→ **AIM OF THE TASK**
Please return, word for word, the lines from the start of the listing through the line that contains "Simple revolver pistol model 3D Model", including both of those lines and leaving out the pictures.

Web page caption snippets
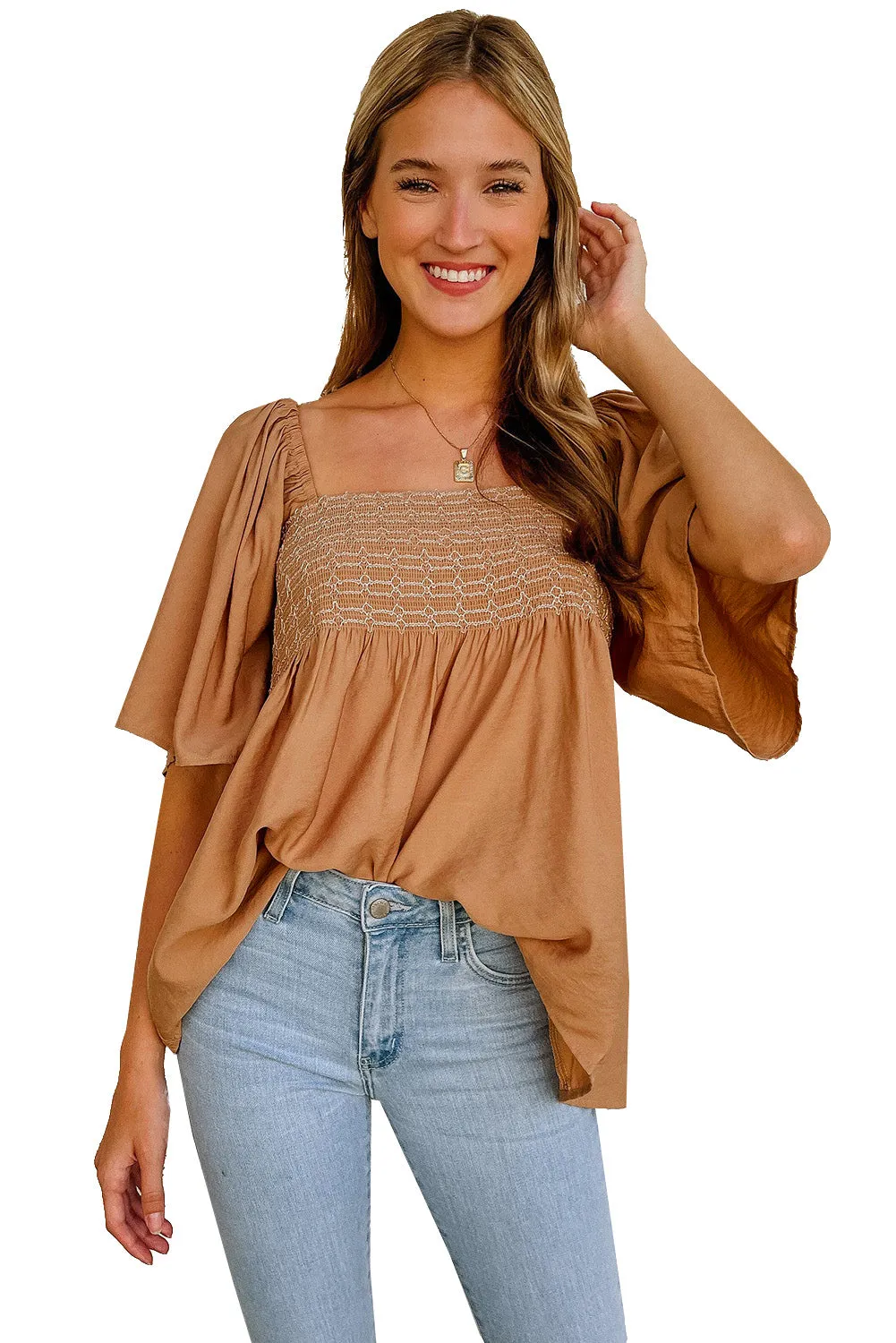 Brown Square Neck Flared Sleeve Smocked Blouse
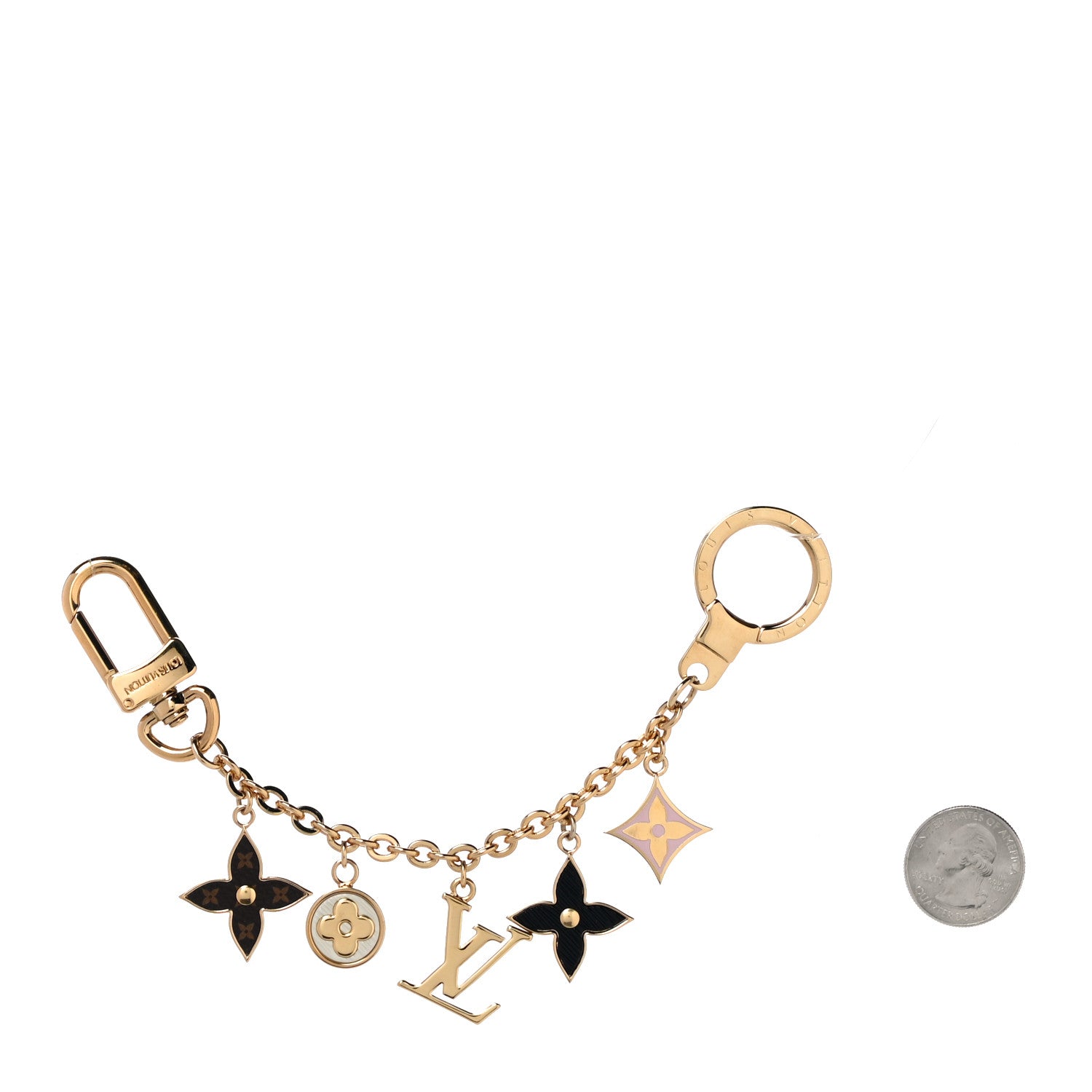 Louis Vuitton Brass Enamel Fleur De Monogram Bag Charm Chain Gold 2 of 3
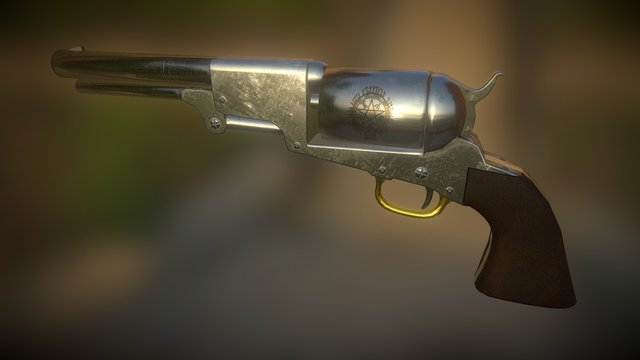 Simple revolver pistol model 3D Model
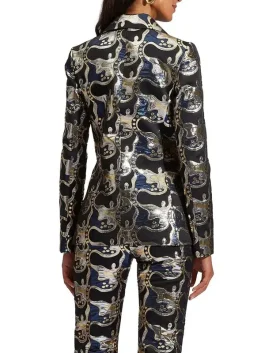 The back view of the Minnie Driver black and blue jacquard blazer from Emily in Paris S05 showcasing the tailored fit.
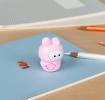 pink bunny shaped pencil sharpener with coloured pencils placed beside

→ **FINISHED EXERCISE**
 Brown Square Neck Flared Sleeve Smocked Blouse
 Louis Vuitton Brass Enamel Fleur De Monogram Bag Charm Chain Gold 2 of 3
 Simple revolver pistol model 3D Model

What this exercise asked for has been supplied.